Even at draft speed, it took a long time to spew out her sixty thousand words, and it was nearly eight-fifteen in the morning when she finished the task. She drove quickly through the deserted Sunday streets to deliver her manuscript. It was a bright sunny morning, with a strong wind that was stripping the cherry-blossom from the trees. A taxi trembled at the kerb outside the Swallows’ house. In the front porch Hilary Swallow, in a dressing-gown, was saying goodbye to Morris Zapp, while Philip, carrying Morris Zapp’s suitcase, hovered anxiously halfway down the garden path, like a complaisant cuckold seeing off the lover of the night before. But whatever passion there might have been between Zapp and Mrs. Swallow had cooled long ago, Robyn inferred, from the merely amicable w
ay they brushed each other’s cheeks. Indeed, it was difficult to imagine these three almost elderly figures being involved in a sexual intrigue at all.
“Come on, Morris!” Swallow called out. “Your taxi’s waiting.” Then he swung round and caught sight of Robyn. “Good Lord—Robyn! What are you doing here at this hour of the morning?”
As she was explaining all over again, Morris Zapp came waddling down the garden path, an open Burberry flapping round his knees. “Hiya Robyn, howya doin’?” He drew a cigar like a long-barrelled weapon from an inside pocket and clamped it between his teeth.
“Here’s the manuscript.”
“Great, I’ll read it as soon as I can.” He lit his cigar, shielding the flame against the wind.
“It’s unfinished, as I told you. And unrevised.”
“Sure, sure,” said Morris Zapp. “I’ll let you know what I think. If I like it, I’ll call you, if I don’t I’ll mail it back. Is your phone number on the manuscript?”
“No,” said Robyn, “I’ll give it to you.”
“Do that. Haven’t you noticed that in the modern world good news comes by telephone and bad news by mail?”
“Now that you mention it,” said Robyn, scribbling her phone number on the outside of the package.

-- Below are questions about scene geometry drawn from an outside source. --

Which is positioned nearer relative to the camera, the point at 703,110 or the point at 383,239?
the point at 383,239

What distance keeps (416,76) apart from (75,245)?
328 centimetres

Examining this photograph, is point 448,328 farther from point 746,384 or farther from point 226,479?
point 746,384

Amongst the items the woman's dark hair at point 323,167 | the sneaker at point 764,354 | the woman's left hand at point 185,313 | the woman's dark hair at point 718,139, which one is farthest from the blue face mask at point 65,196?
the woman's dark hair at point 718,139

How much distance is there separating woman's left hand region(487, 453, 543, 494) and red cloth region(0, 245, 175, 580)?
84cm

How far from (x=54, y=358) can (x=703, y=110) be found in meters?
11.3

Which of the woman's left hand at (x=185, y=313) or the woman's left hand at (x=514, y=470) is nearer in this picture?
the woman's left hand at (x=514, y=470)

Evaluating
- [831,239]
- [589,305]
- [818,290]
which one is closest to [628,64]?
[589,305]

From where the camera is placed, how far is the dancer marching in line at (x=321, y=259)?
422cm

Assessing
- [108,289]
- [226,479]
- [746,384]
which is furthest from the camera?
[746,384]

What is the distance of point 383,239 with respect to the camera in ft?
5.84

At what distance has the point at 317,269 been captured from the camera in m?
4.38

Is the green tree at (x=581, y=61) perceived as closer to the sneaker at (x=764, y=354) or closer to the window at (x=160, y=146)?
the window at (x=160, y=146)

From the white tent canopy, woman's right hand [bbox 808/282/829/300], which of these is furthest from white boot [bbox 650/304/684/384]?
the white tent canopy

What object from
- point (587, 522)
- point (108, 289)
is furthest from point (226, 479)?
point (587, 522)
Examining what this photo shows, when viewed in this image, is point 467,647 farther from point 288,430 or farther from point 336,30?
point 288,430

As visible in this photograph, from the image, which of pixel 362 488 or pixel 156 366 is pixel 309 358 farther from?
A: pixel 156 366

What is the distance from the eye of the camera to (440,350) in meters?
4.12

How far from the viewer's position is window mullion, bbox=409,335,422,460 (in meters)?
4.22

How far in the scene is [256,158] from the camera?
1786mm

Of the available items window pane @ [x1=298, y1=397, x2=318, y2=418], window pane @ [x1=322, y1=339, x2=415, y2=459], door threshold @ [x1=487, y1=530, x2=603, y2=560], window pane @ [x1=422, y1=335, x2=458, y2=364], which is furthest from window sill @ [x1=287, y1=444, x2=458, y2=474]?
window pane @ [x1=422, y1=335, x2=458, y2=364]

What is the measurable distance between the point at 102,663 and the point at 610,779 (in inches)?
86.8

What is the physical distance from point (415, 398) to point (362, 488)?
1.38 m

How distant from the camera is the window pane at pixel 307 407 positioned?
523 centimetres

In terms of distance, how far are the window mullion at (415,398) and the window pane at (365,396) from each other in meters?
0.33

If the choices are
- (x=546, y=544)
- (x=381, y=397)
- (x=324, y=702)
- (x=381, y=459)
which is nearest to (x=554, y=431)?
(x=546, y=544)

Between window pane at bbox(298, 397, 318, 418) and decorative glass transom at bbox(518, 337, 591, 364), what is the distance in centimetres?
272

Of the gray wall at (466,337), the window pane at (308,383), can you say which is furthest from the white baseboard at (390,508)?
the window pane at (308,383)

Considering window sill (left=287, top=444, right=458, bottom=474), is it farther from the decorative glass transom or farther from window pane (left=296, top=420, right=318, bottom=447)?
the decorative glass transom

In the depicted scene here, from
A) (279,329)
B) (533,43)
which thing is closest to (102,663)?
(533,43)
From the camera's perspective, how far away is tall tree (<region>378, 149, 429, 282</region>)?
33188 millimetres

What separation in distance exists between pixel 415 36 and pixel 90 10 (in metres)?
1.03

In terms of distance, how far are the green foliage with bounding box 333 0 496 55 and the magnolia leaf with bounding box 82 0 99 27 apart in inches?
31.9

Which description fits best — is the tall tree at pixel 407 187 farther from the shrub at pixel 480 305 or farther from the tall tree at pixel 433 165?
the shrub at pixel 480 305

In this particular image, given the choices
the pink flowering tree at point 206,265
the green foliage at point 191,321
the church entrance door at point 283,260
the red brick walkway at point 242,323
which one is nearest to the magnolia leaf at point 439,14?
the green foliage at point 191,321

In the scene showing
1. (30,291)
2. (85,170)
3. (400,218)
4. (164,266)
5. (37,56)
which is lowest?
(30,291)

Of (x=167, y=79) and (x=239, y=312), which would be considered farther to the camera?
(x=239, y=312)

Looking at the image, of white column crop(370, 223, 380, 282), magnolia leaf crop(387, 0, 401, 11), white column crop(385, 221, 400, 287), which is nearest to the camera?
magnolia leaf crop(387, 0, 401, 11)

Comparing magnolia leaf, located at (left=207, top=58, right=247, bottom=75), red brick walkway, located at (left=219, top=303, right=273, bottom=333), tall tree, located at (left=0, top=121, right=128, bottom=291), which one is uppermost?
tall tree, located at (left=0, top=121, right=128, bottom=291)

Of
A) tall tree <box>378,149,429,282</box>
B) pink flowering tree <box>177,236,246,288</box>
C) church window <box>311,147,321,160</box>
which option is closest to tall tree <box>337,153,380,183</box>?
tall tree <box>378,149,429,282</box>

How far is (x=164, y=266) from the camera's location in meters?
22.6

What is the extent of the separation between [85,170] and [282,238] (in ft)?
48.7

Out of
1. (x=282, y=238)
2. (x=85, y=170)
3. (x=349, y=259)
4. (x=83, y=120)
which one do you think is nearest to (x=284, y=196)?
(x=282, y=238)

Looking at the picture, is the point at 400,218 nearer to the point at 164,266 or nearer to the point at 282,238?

“Morris, the taxi,” said Philip Swallow.
“Relax, Philip, he’s not going to run away—are you, driver?”
“No sir,” said the taxi-driver, from behind his wheel, “it’s all the same to me.”
“There you are,” said Morris Zapp, stuffing Robyn’s manuscript into a briefcase bulging with books and periodicals.
“I mean, the meter is ticking over.”
“So what?”
“I’m afraid I’ve become a bit obsessive about waste since becoming Dean,” Philip Swallow sighed. “I can’t help it.”
“Well, hang in there, Philip,” said Morris Zapp. “Or as you Brits say, keep your pecker up.” He wheezed with laughter and coughed cigar smoke. “You should come back to Euphoric State for a visit some time. It would do you good to watch us spending money.”